24. Filmfestival in Cottbus: Die Korrekturen

Schweigsame Helden, brutale Jugendliche und queere Küsse: Das 24. Festival des osteuropäischen Films in Cottbus

Nervosität erfüllt den großen Saal des Jugendzentrums Glad in Cottbus. Eine Schulklasse soll sich den bulgarischen Kurzfilm „Pride“ ansehen. „Schwul, schwul, schwul“, sagt ein Junge bei der Platzsuche – und hat so nicht nur seine Anspannung ein wenig gelöst, sondern auch das Thema des Nachmittags auf den Punkt gebracht. In Pavel G. Vesnakovs halbstündigem Werk geht es um einen alten Taxifahrer, der mit einer erbarmungslosen Hasstirade reagiert, als ihm klar wird, dass sein Enkelsohn schwul ist.

Bei der anschließenden Diskussionsrunde hat natürlich keiner der Teenager eine Frage. Die meisten wollen hier wohl so schnell wie möglich wieder raus. Doch vielleicht nehmen sie auch etwas mit von dieser Exkursion. Und falls sie selber schwul oder lesbisch sind, können sie froh sein, dass hierzulande wahrscheinlich kein Opa wegen eines schwulen Enkels das Abendessen an die Wand wirft und ihm mit Umerziehung droht.

DATENTEIL >>

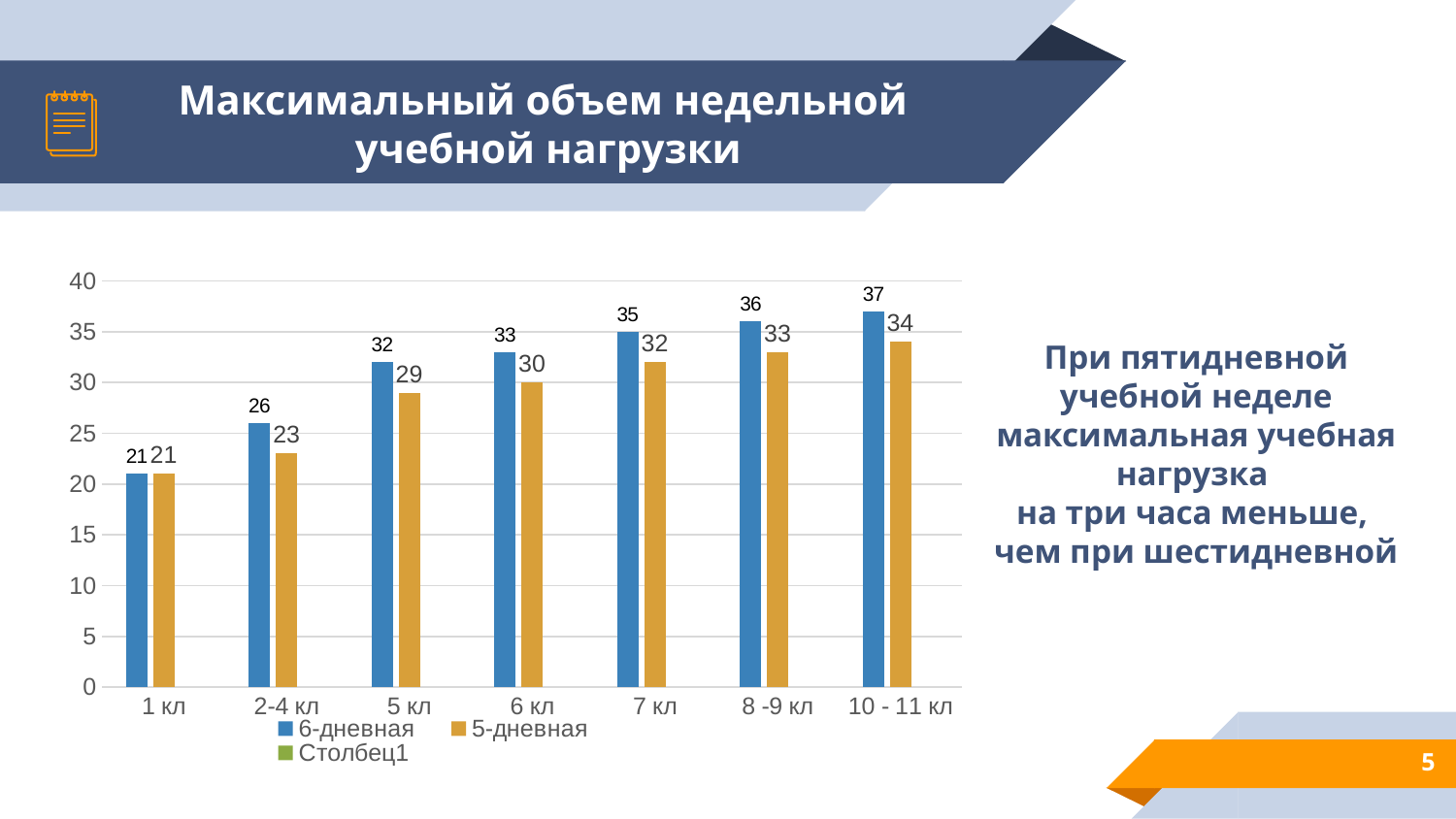
What kind of chart is shown on the slide? bar chart What is the difference between the 6-дневная and 5-дневная values in the 7 кл category? 3 Which is larger in the 6 кл category: the 6-дневная value or the 5-дневная value? 6-дневная Is the value for 5-дневная in the 10 - 11 кл category greater or less than 30? greater How many categories are shown on the x axis? 7 What is the value for 5-дневная in the 2-4 кл category? 23 Do the 6-дневная values rise or fall from 1 кл to 10 - 11 кл? rise How many series does the legend list? 3 Which category has the lowest value for the 5-дневная series? 1 кл What is the value for 5-дневная in the 8 -9 кл category? 33 What is the value for 6-дневная in the 5 кл category? 32 Which category has the highest value for the 6-дневная series? 10 - 11 кл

AUFGABE 1 >>
Schreiben Sie aus dem Textauszug den Abschnitt von „Nervosität erfüllt den“ bis einschließlich „Enkelsohn schwul ist.“ wortgetreu ab.
AUFGABE 2 >>
Beantworten Sie anhand des Textauszugs die folgenden Fragen in ganzen Sätzen.
(a) In welchem Raum wird der Kurzfilm „Pride“ der Schulklasse gezeigt?
(b) Wie lang ist Pavel G. Vesnakovs Werk?
(c) Wie viele der Teenager haben bei der anschließenden Diskussionsrunde eine Frage?

LÖSUNG 1 >>
Nervosität erfüllt den großen Saal des Jugendzentrums Glad in Cottbus. Eine Schulklasse soll sich den bulgarischen Kurzfilm „Pride“ ansehen. „Schwul, schwul, schwul“, sagt ein Junge bei der Platzsuche – und hat so nicht nur seine Anspannung ein wenig gelöst, sondern auch das Thema des Nachmittags auf den Punkt gebracht. In Pavel G. Vesnakovs halbstündigem Werk geht es um einen alten Taxifahrer, der mit einer erbarmungslosen Hasstirade reagiert, als ihm klar wird, dass sein Enkelsohn schwul ist.

LÖSUNG 2 >>
(a) Der Film wird im großen Saal des Jugendzentrums Glad in Cottbus gezeigt.
(b) Das Werk dauert eine halbe Stunde.
(c) Keiner der Teenager hat eine Frage.